Author: John McLaughlin
“Children are a protected resource!”
The nine-year-olds repeat the Camp Haven creed and then take their seats, gaze never wavering from the flag.
At the head of the class, a strapping man swells with pride at the sight of these glowing youth. “Hi boys and girls! My name’s Sergeant Wallace.” He waits with an expectant grin.
A smattering of mumbles returns: “Hi, Sergeant Wallace.”
“First, I want you all to know: your parents love you very, very much–” he places emphasis on each syllable,
“–and that’s why you’re here at Camp Haven.” A blank smart-board buzzes on the wall behind him.
“Would anyone like to share their story with the class today?”
A boy in the front raises his hand tentatively: “Well, uh, one night I woke up in bed–and my Gramma was there in the room with me. And she had a big needle and she was about to stick me with it and I screamed and my Dad ran in. And then my Mom and Dad said I had to come here for a while to stay away from Gramma and the old folks and–”
“Thank you, young man,” Wallace bends to pat him gingerly on the shoulder, “what a great start to my story! Today I’m going to explain why it’s so important to protect kids like you.” He clicks the device in his palm and the smart-board blinks to life.
“Has anyone ever heard of Professor Kuruwaza?”
A girl in the second row shoots up her arm: “My Uncle said that he took a really old mouse, and he put some blood in it, and the old mouse got young again.”
“That’s right! He drew some blood from a young mouse and put it in the old one, and that reversed the old age. And that’s why we call it the Kuruwaza effect.”

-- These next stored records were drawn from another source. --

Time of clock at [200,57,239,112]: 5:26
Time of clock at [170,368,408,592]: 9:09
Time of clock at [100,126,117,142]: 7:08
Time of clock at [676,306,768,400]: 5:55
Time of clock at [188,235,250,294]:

Wallace summons the next slide onscreen. “And then he tried the experiment on real people like you and me, and you know what? The same thing happened!” Two panels: on the left, a woman in her mid sixties–wrinkled and frumpy, wearing a vacant expression; and on the right, after treatment, looking thirty years younger.
“After that experiment, a lot more old people wanted to try it out too. They wanted to be young again like the lady here. So the government–you guys know what the government is, right? The government made special laws to protect kids like you. Because you’re very special, and you deserve to keep your blood all for yourselves.”

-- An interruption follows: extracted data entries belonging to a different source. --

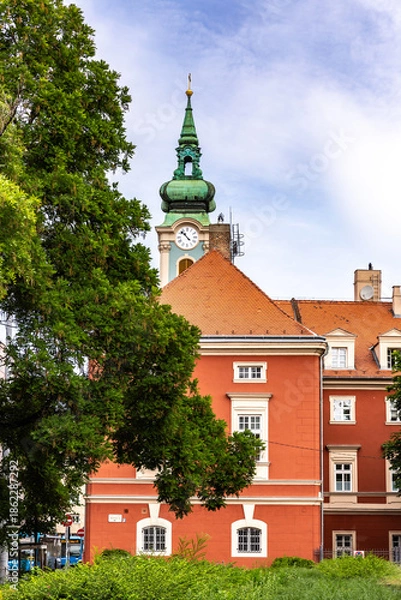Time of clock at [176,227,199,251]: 10:52
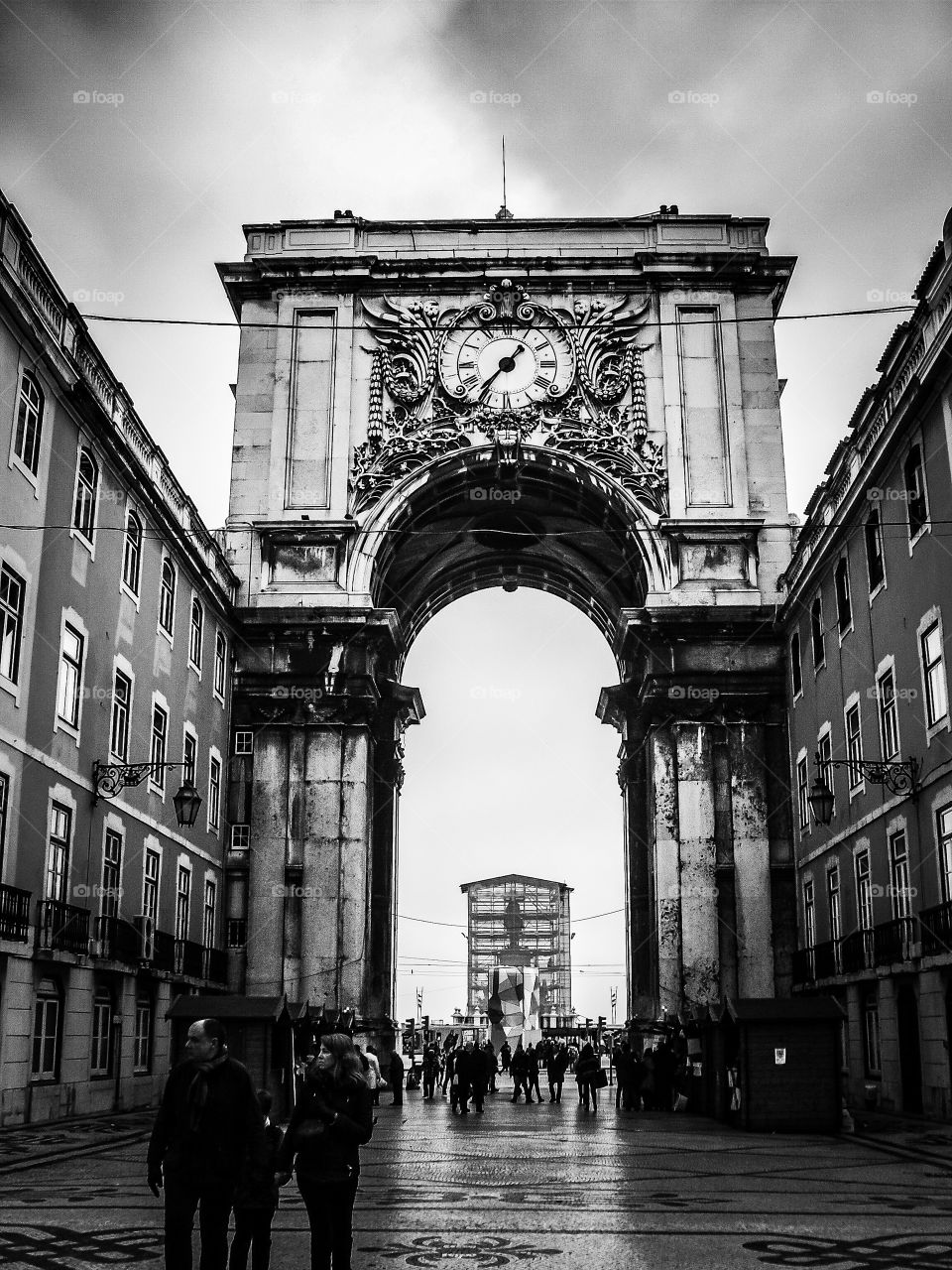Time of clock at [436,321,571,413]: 1:36
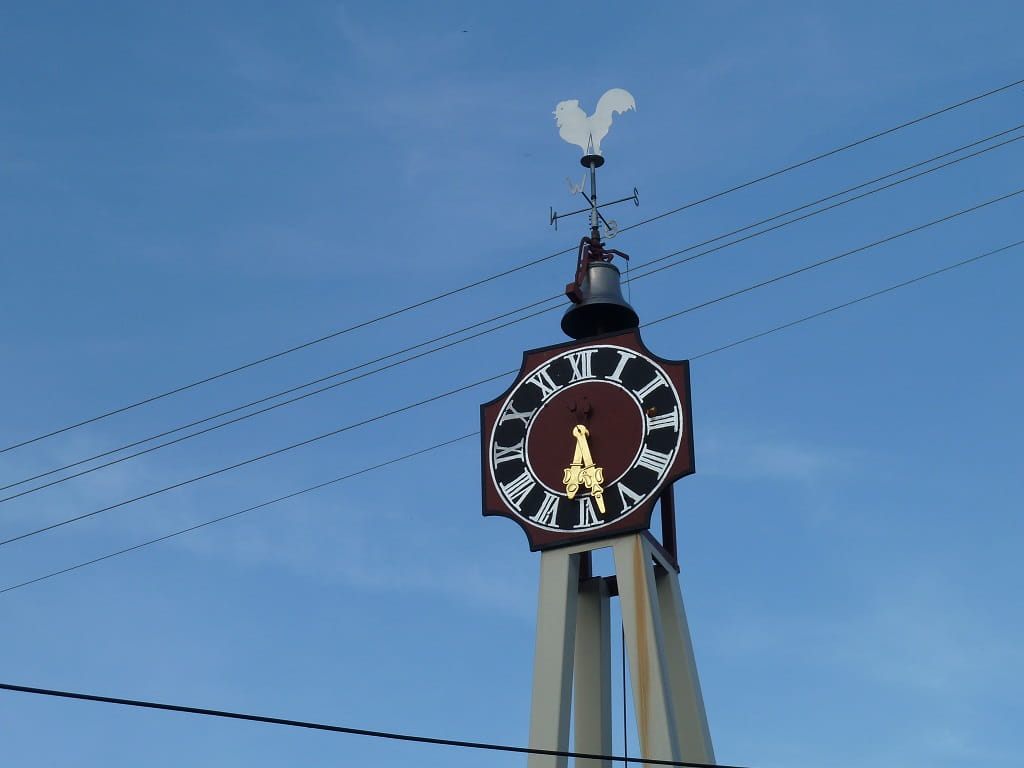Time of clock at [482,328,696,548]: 6:28
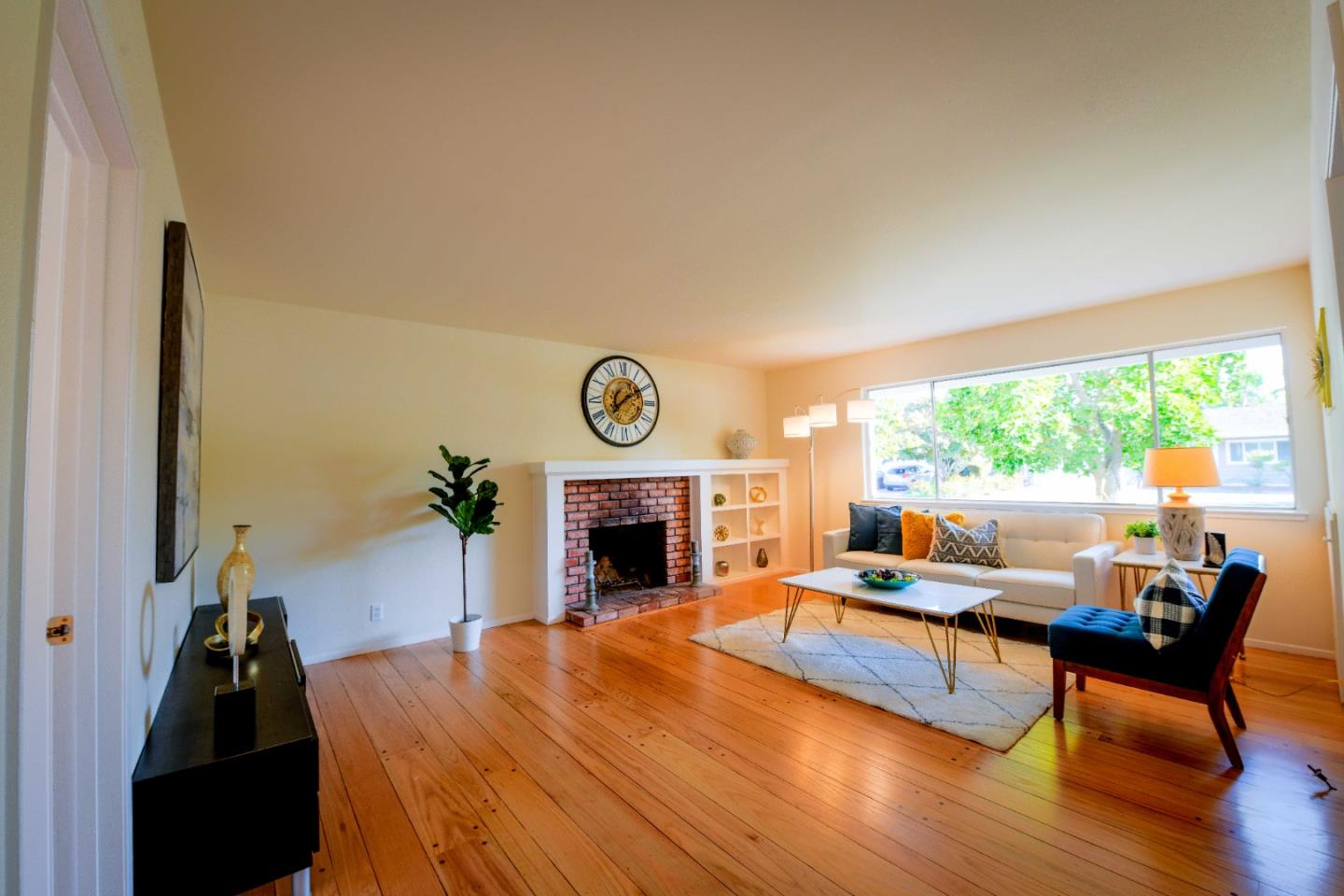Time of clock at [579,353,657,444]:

“Eww!” drawls the redhead in row three.
Wallace smiles. He can see a sentry fidgeting nervously in the doorway but ignores him; he’s on a roll.

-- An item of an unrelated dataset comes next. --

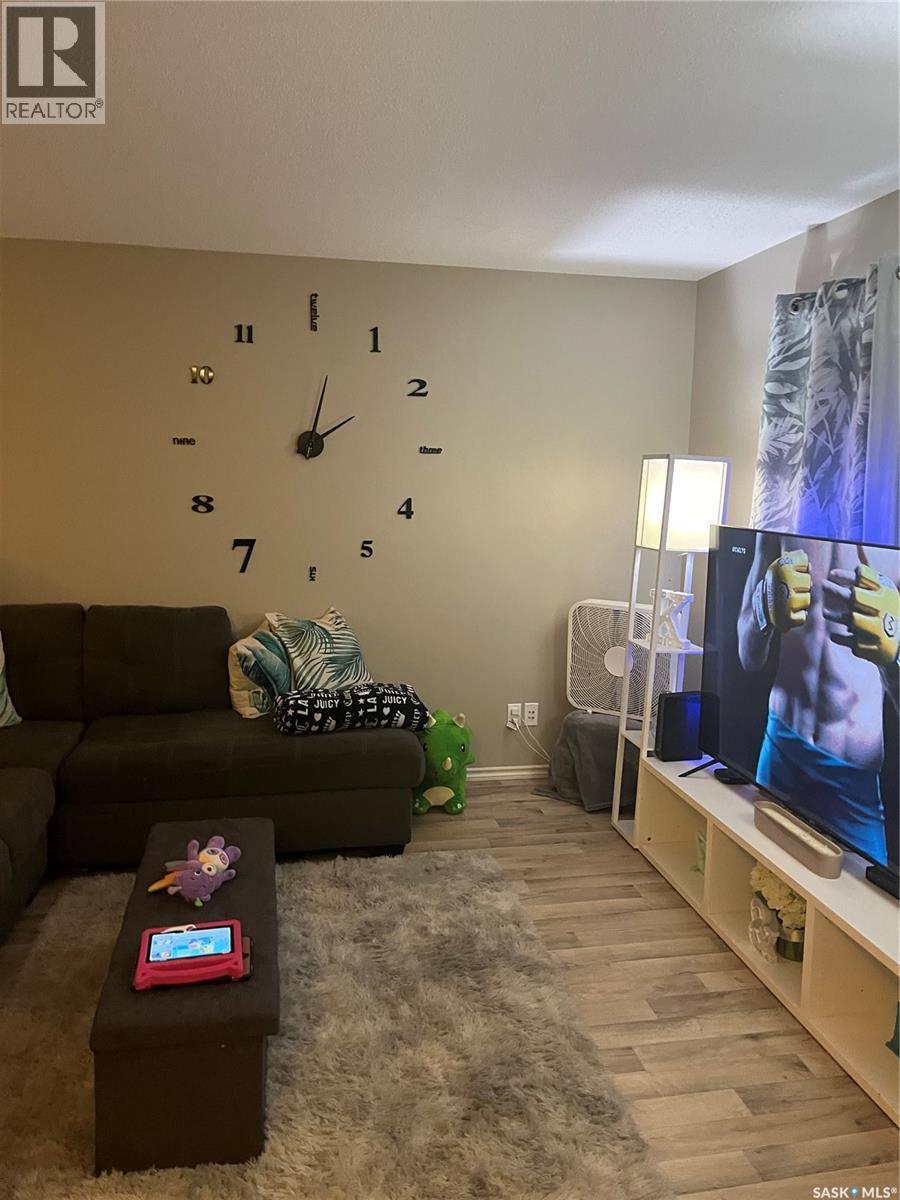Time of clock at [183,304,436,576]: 2:02
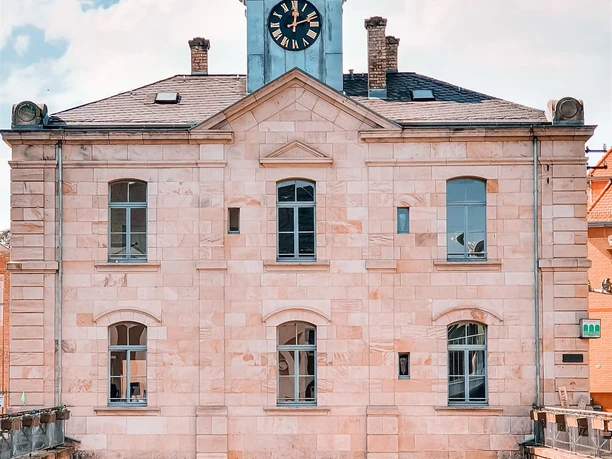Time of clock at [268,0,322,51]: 12:11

He spins on his heel and jabs a finger at the next image: an ancient crone, his sly grin revealing a snaggletooth. “Now what should you do if you see one of those?”
“Tell a Guardian!”
Wallace’s grin widens. “That’s right, boys and girls. You just tell me or anyone else here at Camp Haven.”
The young guard finally musters the courage to step over the threshold, marches up to Wallace and stammers into his ear: “Sir, we just took down a pack of Boomers outside the fence.”
“Okay, double our men on patrol. I want–”
When the propane bomb shreds the gates of Camp Haven–triggering the klaxon alarm and a general lockdown–the men don’t hesitate before throwing themselves into battle. There will be carnage, but their mission is sacred.
They know that young blood is too precious to spill.